Zum Auftakt der 2. Testwoche gab es in Barcelona deutlich bessere Wetterbedingungen – was die Teams natürlich sofort ausnutzten, um endlich wichtige Daten über das Auto zu erhalten und Erfahrung zu sammeln. McLaren scheint allerdings weiterhin in Schwierigkeiten zu stecken.

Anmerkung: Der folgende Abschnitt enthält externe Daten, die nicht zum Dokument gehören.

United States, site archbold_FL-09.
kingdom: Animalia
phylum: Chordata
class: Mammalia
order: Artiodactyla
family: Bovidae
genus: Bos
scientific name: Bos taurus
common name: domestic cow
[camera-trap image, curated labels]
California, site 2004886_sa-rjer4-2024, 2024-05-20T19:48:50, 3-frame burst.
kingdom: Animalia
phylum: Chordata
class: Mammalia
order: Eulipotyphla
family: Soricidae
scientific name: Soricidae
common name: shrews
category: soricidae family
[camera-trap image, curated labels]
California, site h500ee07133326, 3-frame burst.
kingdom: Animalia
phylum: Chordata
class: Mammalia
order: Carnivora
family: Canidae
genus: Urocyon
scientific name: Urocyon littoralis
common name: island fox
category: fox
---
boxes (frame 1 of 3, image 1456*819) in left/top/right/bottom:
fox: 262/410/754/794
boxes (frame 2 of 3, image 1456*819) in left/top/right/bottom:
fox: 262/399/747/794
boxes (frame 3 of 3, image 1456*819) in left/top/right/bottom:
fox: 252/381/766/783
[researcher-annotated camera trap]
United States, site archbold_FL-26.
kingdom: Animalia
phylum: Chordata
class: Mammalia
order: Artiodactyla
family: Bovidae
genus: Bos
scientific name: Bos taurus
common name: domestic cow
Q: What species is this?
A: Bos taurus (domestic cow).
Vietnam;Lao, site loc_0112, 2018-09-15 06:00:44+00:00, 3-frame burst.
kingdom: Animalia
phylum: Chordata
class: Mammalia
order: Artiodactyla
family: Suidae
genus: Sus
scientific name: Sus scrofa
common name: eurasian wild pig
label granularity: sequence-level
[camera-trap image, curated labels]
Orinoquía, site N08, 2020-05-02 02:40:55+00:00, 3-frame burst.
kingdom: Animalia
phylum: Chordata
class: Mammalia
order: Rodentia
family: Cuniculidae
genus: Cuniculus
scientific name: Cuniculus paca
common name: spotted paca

Stoffel Vandoorne schaffte mit dem MCL33 in den vier Stunden bis zur Mittagspause gerade mal sieben Runden auf dem Circuit de Barcelona-Catalunya. Der Belgier verursachte die erste rote Flagge des Tages, als er bei Start und Ziel ausrollte.
Die Ursache für den Defekt war offenbar ein Problem mit der Batterie des McLaren-Renault. Die anschließend erforderliche Reparatur zwang Vandoorne über weite Strecken an die Box. Ebenfalls auffällig: Im hinteren Bereich der Karosserie weist der MCL33 vier neue Kühlöffnungen auf. Diese sollen vermutlich dem Problem mit der Hitzeentwicklung des Auspuffs entgegensteuern, das vergangene Woche aufgetreten war.
Bestzeit für Vettel
Bestzeit erzielte zum Auftakt des zweiten viertägigen Wintertests Sebastian Vettel in 1:20.396 Minuten. Sowohl Vettel als auch sein erster Verfolger, Valtteri Bottas (+0,200), fuhren ihre schnellste Runde auf Soft-Reifen von Pirelli.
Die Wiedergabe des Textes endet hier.